TASK INSTRUCTIONS
Reproduce all of the material below word for word, keeping every line in its original order.

Spatial reasoning records
● ● ● ● ● ● ●

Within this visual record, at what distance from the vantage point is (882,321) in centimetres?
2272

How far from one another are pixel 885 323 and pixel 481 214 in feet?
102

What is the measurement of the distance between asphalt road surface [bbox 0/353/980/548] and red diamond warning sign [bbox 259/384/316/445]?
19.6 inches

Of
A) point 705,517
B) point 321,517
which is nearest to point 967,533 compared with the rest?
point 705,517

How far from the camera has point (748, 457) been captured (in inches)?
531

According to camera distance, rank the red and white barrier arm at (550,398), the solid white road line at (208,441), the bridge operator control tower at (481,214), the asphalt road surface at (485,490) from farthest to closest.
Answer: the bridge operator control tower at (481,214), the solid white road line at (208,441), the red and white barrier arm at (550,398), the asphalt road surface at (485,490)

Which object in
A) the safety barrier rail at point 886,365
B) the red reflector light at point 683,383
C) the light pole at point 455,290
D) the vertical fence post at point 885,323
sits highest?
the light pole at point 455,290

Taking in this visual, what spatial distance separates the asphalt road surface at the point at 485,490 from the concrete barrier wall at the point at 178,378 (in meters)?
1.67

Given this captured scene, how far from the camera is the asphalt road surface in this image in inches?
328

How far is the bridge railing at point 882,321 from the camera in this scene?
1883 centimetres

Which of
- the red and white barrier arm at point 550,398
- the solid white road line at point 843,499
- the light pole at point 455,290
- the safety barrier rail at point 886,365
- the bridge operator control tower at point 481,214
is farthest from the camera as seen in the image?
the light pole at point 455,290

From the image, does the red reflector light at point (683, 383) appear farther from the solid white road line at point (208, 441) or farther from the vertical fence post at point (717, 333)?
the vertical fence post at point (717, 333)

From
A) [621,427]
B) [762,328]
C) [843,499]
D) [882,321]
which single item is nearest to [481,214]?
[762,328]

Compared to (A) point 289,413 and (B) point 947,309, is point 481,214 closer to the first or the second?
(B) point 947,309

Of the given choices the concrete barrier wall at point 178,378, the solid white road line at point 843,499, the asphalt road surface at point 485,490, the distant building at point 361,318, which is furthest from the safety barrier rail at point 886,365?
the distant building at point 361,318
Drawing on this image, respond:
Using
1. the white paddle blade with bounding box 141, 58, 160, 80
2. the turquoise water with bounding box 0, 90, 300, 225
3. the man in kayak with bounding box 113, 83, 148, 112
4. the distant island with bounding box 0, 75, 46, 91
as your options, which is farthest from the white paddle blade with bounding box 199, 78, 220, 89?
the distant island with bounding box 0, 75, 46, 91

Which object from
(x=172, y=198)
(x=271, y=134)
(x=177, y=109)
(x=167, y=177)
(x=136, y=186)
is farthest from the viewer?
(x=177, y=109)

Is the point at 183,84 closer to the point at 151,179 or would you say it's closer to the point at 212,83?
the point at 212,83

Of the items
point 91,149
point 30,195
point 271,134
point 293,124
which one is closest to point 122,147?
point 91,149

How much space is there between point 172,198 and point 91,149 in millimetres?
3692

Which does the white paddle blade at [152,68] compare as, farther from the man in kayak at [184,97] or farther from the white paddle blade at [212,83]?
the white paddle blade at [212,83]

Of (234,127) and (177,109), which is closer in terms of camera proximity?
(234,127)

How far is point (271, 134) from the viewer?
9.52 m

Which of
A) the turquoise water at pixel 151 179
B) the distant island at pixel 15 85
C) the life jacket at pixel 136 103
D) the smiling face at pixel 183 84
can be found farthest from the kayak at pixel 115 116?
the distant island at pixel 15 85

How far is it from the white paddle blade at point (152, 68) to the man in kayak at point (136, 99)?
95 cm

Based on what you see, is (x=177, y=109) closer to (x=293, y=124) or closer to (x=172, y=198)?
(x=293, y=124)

● ● ● ● ● ● ●

RESULT FOR THIS EXERCISE
Within this visual record, at what distance from the vantage point is (882,321) in centimetres?
2272

How far from one another are pixel 885 323 and pixel 481 214 in feet?
102

What is the measurement of the distance between asphalt road surface [bbox 0/353/980/548] and red diamond warning sign [bbox 259/384/316/445]?
19.6 inches

Of
A) point 705,517
B) point 321,517
which is nearest to point 967,533 compared with the rest?
point 705,517

How far from the camera has point (748, 457) been captured (in inches)?
531

According to camera distance, rank the red and white barrier arm at (550,398), the solid white road line at (208,441), the bridge operator control tower at (481,214), the asphalt road surface at (485,490) from farthest to closest.
Answer: the bridge operator control tower at (481,214), the solid white road line at (208,441), the red and white barrier arm at (550,398), the asphalt road surface at (485,490)

Which object in
A) the safety barrier rail at point 886,365
B) the red reflector light at point 683,383
C) the light pole at point 455,290
D) the vertical fence post at point 885,323
sits highest?
the light pole at point 455,290

Taking in this visual, what spatial distance separates the asphalt road surface at the point at 485,490 from the concrete barrier wall at the point at 178,378 (in meters)?
1.67

Given this captured scene, how far from the camera is the asphalt road surface in this image in inches?
328

How far is the bridge railing at point 882,321 from the camera in this scene?
1883 centimetres

Which of
- the red and white barrier arm at point 550,398
- the solid white road line at point 843,499
- the light pole at point 455,290
- the safety barrier rail at point 886,365
- the bridge operator control tower at point 481,214
is farthest from the camera as seen in the image?
the light pole at point 455,290

From the image, does the red reflector light at point (683, 383) appear farther from the solid white road line at point (208, 441) or farther from the vertical fence post at point (717, 333)?
the vertical fence post at point (717, 333)

From
A) [621,427]
B) [762,328]
C) [843,499]
D) [882,321]
which single item is nearest to [481,214]?
[762,328]

Compared to (A) point 289,413 and (B) point 947,309, is point 481,214 closer to the first or the second?
(B) point 947,309

Of the given choices the concrete barrier wall at point 178,378, the solid white road line at point 843,499, the asphalt road surface at point 485,490, the distant building at point 361,318, which is furthest from the safety barrier rail at point 886,365?
the distant building at point 361,318
Drawing on this image, respond:
Using
1. the white paddle blade with bounding box 141, 58, 160, 80
2. the turquoise water with bounding box 0, 90, 300, 225
3. the man in kayak with bounding box 113, 83, 148, 112
4. the distant island with bounding box 0, 75, 46, 91
as your options, which is farthest from the white paddle blade with bounding box 199, 78, 220, 89?
the distant island with bounding box 0, 75, 46, 91

Which object from
(x=172, y=198)
(x=271, y=134)
(x=177, y=109)
(x=167, y=177)
(x=136, y=186)
is farthest from the viewer?
(x=177, y=109)

Is the point at 183,84 closer to the point at 151,179 or would you say it's closer to the point at 212,83?
the point at 212,83

Of the items
point 91,149
point 30,195
point 271,134
point 293,124
which one is closest to point 122,147?
point 91,149

How much space is there between point 172,198 and point 91,149 in millimetres?
3692

Which does the white paddle blade at [152,68] compare as, farther from the man in kayak at [184,97] or farther from the white paddle blade at [212,83]?
the white paddle blade at [212,83]

Of (234,127) and (177,109), which is closer in terms of camera proximity?
(234,127)

How far is point (271, 134) from the viewer?
9.52 m

Which of
A) the turquoise water at pixel 151 179
B) the distant island at pixel 15 85
C) the life jacket at pixel 136 103
D) the smiling face at pixel 183 84
can be found farthest from the kayak at pixel 115 116?
the distant island at pixel 15 85

How far is it from the white paddle blade at point (152, 68) to the man in kayak at point (136, 99)?
95 cm

Based on what you see, is (x=177, y=109) closer to (x=293, y=124) or closer to (x=172, y=198)?
(x=293, y=124)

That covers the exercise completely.